Australian and Canadian pension funds have much higher allocations to equities and private assets than their U.K. counterparts, which boosts returns. Over the past decade, the size of the U.K. pension industry as a whole grew 2.9% a year, compared with 4.2% in Canada and 6.8% in Australia, according to the Thinking Ahead Institute.

Like calls to encourage pension funds to move money into UK assets, any move to increase allocations to private assets will also be controversial, especially as rising interest rates raise questions about the sustainability of returns.

The Bank of England has warned that significant risks are building up in some private assets such as private equity, and regulators have also raised concerns that private assets are being held at overvalued levels on investors’ balance sheets.

At the same time, investing in private assets is more costly than allocating to bond or equity strategies that track indexes.

Stephen Batchelor, a partner at HG Capital, a British buyout firm specialising in the software industry, argued that pension funds need flexibility to invest in areas that offer higher returns after fees.

Without it, he said, “there is a risk that the pension system will be run on a buy-cheap-get-cheap principle, which will ultimately hurt UK pensioners the most.”

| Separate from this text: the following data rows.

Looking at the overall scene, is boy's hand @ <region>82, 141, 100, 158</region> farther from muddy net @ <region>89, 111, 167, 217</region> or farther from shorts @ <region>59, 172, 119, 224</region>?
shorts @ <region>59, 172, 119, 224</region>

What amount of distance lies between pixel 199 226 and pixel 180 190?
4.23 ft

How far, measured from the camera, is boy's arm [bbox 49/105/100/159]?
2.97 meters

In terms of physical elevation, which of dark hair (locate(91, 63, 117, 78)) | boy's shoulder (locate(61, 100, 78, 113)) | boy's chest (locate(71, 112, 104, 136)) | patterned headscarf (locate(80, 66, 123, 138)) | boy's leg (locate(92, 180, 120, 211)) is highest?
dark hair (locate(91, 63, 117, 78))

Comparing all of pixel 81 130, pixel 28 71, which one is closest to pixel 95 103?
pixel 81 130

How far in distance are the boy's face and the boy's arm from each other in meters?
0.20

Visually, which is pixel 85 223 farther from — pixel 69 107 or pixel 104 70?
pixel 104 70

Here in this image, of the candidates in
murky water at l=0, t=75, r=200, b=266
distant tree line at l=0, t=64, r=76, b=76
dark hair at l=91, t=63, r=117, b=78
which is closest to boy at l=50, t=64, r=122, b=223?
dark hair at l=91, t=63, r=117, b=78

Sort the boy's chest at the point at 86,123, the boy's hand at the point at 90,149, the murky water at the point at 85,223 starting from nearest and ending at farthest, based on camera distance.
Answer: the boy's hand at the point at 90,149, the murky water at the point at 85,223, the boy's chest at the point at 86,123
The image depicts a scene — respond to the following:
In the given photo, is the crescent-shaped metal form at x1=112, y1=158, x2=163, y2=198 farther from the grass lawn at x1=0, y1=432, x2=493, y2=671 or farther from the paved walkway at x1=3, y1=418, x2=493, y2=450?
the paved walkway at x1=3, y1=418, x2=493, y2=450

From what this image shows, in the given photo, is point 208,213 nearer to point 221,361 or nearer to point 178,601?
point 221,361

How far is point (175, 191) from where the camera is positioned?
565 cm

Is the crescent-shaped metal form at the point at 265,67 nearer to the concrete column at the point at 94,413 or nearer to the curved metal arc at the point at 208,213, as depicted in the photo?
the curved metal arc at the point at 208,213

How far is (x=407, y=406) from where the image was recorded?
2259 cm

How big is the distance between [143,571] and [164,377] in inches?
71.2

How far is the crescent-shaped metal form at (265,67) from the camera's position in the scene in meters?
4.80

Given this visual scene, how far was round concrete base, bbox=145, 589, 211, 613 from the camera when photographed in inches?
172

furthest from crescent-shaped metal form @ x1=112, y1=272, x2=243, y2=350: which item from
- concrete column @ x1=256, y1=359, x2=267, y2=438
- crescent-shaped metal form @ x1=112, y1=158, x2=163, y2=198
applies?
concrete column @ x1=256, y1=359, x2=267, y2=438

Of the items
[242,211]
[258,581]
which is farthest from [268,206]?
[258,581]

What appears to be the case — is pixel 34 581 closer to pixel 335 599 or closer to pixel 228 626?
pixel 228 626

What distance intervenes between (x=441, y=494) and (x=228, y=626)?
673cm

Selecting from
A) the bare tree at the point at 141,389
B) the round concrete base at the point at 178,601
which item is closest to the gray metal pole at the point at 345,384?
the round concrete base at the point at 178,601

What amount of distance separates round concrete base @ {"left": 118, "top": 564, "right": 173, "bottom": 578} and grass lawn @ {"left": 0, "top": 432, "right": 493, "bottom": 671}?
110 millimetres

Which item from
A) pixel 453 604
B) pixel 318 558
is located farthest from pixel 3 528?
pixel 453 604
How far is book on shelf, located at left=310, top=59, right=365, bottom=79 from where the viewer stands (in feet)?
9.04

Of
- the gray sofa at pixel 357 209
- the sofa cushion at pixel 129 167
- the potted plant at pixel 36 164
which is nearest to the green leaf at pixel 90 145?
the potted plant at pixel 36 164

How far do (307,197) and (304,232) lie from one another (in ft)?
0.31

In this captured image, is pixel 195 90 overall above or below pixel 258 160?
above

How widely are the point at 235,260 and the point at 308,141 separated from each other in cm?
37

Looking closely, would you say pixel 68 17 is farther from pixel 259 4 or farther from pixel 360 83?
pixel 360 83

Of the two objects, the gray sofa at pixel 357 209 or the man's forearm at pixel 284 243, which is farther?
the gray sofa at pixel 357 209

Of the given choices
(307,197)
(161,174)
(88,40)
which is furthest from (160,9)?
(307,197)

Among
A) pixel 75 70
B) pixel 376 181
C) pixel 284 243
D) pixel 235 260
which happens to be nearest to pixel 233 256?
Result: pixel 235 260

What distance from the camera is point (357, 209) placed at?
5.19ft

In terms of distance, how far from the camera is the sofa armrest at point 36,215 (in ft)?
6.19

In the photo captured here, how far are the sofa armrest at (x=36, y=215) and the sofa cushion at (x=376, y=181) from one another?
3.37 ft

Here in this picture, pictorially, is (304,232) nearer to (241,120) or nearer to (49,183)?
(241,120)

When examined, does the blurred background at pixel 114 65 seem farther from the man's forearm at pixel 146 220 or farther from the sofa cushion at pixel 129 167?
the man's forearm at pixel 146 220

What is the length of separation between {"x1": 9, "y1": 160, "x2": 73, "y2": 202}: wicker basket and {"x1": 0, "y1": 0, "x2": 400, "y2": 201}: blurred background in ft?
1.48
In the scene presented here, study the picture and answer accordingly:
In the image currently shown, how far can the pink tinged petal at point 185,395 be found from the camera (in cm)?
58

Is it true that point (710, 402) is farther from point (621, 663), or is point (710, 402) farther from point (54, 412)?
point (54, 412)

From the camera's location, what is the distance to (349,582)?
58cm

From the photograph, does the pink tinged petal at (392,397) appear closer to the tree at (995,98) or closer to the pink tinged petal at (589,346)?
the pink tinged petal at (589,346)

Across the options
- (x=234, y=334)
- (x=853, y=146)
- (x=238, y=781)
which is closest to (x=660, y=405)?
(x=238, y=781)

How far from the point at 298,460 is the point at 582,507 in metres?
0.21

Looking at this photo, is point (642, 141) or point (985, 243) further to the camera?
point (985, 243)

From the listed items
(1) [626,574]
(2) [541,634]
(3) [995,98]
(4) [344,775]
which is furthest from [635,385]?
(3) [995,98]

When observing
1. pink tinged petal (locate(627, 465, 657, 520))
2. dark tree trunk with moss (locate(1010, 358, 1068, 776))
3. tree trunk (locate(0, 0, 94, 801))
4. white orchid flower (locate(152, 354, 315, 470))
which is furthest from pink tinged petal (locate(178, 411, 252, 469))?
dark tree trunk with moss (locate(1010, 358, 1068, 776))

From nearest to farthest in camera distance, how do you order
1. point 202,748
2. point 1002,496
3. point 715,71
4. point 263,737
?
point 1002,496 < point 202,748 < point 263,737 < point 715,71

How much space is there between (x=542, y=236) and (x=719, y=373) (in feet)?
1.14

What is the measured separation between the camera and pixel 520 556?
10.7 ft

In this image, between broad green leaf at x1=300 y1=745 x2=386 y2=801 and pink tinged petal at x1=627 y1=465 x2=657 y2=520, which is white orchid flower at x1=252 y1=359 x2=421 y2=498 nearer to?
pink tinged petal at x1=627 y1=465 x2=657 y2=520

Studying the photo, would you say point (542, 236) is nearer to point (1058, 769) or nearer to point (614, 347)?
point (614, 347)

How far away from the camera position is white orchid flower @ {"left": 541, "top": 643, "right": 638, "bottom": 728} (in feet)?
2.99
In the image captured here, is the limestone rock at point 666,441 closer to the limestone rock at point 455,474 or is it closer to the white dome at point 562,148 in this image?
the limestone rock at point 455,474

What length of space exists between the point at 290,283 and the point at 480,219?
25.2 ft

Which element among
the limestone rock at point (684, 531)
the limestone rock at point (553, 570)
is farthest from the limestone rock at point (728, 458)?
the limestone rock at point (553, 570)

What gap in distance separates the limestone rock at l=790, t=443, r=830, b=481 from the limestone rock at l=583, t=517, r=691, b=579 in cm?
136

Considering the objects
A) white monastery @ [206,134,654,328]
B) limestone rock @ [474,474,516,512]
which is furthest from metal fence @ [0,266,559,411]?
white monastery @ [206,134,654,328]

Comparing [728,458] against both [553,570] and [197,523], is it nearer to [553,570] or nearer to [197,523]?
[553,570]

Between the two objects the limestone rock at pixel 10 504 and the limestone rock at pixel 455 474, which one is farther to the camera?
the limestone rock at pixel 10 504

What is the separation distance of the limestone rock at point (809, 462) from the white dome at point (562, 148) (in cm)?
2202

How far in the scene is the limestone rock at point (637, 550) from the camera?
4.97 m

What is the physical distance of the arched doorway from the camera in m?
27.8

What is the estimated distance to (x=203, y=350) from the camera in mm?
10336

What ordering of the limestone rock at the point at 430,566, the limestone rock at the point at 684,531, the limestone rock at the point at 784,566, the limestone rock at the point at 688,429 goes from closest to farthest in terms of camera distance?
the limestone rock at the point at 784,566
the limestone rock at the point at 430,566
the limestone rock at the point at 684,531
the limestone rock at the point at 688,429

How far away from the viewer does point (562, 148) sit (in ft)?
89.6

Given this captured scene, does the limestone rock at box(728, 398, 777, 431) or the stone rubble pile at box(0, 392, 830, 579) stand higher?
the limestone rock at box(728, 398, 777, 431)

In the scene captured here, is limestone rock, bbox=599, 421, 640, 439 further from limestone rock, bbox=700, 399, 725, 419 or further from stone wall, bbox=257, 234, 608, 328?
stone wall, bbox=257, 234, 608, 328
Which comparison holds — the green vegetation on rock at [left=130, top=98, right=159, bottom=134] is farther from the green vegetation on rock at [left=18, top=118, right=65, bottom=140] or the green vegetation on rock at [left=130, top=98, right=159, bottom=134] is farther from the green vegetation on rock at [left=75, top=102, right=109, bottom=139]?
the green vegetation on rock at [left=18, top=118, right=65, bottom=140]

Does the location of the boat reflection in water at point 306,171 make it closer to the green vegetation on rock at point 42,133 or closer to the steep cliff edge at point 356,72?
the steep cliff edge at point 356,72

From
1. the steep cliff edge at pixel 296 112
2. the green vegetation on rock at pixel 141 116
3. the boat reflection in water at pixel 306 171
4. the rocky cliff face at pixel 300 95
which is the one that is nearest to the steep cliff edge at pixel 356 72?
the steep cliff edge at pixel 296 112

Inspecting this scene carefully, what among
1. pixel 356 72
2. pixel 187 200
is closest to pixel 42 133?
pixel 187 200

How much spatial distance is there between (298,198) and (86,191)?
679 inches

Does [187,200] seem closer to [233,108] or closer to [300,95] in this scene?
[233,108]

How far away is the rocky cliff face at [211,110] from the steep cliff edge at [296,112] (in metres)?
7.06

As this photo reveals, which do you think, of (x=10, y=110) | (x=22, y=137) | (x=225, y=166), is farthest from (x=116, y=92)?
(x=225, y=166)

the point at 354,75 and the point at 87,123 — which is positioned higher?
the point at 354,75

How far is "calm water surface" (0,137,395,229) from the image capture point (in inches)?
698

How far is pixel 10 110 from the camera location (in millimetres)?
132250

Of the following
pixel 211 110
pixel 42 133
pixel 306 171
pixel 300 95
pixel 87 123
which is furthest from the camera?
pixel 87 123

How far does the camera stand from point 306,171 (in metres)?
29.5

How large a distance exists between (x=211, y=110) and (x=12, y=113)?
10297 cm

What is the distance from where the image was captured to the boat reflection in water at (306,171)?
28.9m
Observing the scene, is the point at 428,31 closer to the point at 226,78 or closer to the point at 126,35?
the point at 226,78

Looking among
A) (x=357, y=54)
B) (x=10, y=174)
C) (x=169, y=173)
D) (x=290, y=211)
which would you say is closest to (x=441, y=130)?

Increasing capital flows into private assets, including start-ups, is a central tenet of the Mansion House reforms, which also include an agreement between the UK’s 11 largest DC pension providers to target allocating 5% of their default funds to unlisted assets by 2030, up to £50 billion.

But in a sign of how heated the debate over the pensions industry’s future has become, pension providers stopped short of promising to increase investment in British companies, both public and private.

Opinion polls are predicting the first Labour government since 2010, but some City leaders argue its policy agenda remains too modest.

“We need to be bolder,” said Peter Harrison, chief executive of FTSE 100 asset manager Schroders, arguing for stronger automatic enrolment into pension schemes, tax credits to encourage investment and full pooling of local government schemes. “That would really shift the game in favour of British investment.”

Like Scullion, Harrison is a member of the Capital Markets Industry Taskforce, a group of 10 business leaders set up in 2022 to advocate for fundamental reform of the capital markets. For the entrepreneur from Altrincham, near Manchester, his main objective is clear.

“It doesn’t matter how well you develop the public offering markets,” Scullion said, “but it’s all for naught if there are no companies going public in the first place. The most important thing we have to do, of course, is learn how to build impact companies.”